Set exercise 1:
In the mailing-list message below, what percentage of Nutch users does the writer guess use the HTML parser?

Jérôme,
A mail archive is a amazing source of information, isn't it?! :-)
To answer your question, just ask your self how many pages per second
your plan to fetch and parse and how much queries per second a lucene
index is able to handle - and you can deliver in the ui.
I have here something like 200++ to a maximal 20 queries per second.
http://wiki.apache.org/nutch/HardwareRequirements
Speed improvement in ui can be done by caching components you use to
assemble the ui. "There are some ways to improve speed"
But seriously I don't think there will be any pages that contains
'cacheable' items until parsing.
Until last years there is one thing I notice that matters in a search
engine - minimalism.
There is no usage in nutch of a logging library, no RMI and no meta
data in the web db. Why?
Minimalism.
Minimalism == speed, speed == scalability, scalability == serious
enterprise search engine projects.
I don't think it would be a good move to slow down html parsing (most
used parser) to make rss parser writing more easier for developers.
BTW, we already have a html and feed parser that works, as far I know.
I guess 90 % of the nutch users use the html parser but only 10 % the
feed-parser (since blogs are mostly html as well).
From my perspective we have much more general things to solve in
nutch (manageability, monitoring, ndfs block based task-routing, more
dynamic search servers) than improving thing we already have.
Anyway as you may know we have a plugin system and one goal of the
plugin system is to give developers the freedom to develop custom
plugins. :-)
Cheers,
Stefan
B-)
P.S. Do you think it makes sense to run another public nutch mailing
list, since 'THE nutch [...]' (mailing list is nutch-
[EMAIL PROTECTED]), 'Isn't it?'
http://www.mail-archive.com/[email protected]/msg01513.html
Am 24.11.2005 um 19:28 schrieb Jérôme Charron:
Hi Stefan,
And thanks for taking time to read the doc and giving us your
feedback.
-1!
Xsl is terrible slow!
Xml will blow up memory and storage usage.
But there still something I don't understand...
Regarding a previous discussion we had about the use of OpenSearch
API to
replace Servlet => HTML by Servlet => XML => HTML (using xsl),
here is a copy of one of my comment:
In my opinion, it is the front-end "dreamed" architecture. But more
pragmatically, I'm not sure it's a good idea. XSL transformation is a
rather slow process!! And the Nutch front-end must be very responsive.
and then your response and Doug response too:
Stefan:
We already done experiments using XSLT.
There are some ways to improve speed, however it is 20 ++ % slower
then jsp.

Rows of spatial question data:
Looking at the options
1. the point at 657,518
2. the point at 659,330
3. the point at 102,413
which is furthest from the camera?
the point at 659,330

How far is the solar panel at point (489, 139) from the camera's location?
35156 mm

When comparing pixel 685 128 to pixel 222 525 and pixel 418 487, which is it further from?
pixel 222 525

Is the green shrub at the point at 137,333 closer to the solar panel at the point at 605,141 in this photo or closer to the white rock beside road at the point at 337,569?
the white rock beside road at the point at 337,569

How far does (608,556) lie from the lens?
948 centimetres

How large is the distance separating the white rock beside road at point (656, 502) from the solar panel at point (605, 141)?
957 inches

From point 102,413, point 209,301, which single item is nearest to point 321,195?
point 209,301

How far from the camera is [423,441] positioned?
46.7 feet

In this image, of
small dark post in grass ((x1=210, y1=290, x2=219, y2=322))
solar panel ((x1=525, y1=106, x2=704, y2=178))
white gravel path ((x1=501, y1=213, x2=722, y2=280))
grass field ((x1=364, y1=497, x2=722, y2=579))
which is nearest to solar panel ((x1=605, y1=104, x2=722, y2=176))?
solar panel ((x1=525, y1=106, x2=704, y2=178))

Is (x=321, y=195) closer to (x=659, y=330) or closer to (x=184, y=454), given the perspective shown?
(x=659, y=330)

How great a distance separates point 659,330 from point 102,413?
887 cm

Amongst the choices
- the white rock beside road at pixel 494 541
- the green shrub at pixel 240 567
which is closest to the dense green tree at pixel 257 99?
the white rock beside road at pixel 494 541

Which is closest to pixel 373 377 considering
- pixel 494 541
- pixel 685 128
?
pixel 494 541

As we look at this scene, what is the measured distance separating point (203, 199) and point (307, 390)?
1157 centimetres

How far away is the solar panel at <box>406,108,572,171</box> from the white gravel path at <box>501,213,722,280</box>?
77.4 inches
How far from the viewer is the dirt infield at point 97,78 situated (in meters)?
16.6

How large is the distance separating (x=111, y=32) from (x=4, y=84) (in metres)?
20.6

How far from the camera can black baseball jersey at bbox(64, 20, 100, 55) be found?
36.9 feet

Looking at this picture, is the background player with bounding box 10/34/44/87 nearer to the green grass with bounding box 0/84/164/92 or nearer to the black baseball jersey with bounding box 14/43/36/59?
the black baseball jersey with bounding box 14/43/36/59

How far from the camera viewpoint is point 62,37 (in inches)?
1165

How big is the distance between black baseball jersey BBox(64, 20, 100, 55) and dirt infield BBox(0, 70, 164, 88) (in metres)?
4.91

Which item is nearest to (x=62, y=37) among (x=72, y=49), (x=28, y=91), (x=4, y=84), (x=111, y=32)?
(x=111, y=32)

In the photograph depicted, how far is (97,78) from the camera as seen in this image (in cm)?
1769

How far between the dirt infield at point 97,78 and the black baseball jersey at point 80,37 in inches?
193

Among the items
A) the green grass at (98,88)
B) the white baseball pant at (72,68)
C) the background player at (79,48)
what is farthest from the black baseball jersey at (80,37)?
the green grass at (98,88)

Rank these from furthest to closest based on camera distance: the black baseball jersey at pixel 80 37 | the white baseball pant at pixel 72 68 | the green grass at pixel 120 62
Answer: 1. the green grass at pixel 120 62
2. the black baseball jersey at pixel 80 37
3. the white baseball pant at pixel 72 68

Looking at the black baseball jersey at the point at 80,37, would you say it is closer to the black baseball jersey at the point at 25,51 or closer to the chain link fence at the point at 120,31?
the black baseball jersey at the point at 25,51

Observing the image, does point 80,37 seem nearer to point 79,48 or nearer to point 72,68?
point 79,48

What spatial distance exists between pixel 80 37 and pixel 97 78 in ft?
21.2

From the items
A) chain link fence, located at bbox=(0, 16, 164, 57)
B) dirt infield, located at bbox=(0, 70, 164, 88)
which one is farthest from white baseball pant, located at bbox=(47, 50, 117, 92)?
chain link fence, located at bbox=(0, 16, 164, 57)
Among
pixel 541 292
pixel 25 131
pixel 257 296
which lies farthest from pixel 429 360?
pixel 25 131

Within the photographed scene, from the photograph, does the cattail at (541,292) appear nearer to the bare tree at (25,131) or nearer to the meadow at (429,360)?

Set exercise 2:
Locate every line of the entries above that contains the word "nearest", and copy each such line.

Task output 1:
90 percent.

Task output 2:
From point 102,413, point 209,301, which single item is nearest to point 321,195?
which is nearest to solar panel ((x1=605, y1=104, x2=722, y2=176))?
Which item is nearest to (x=62, y=37) among (x=72, y=49), (x=28, y=91), (x=4, y=84), (x=111, y=32)?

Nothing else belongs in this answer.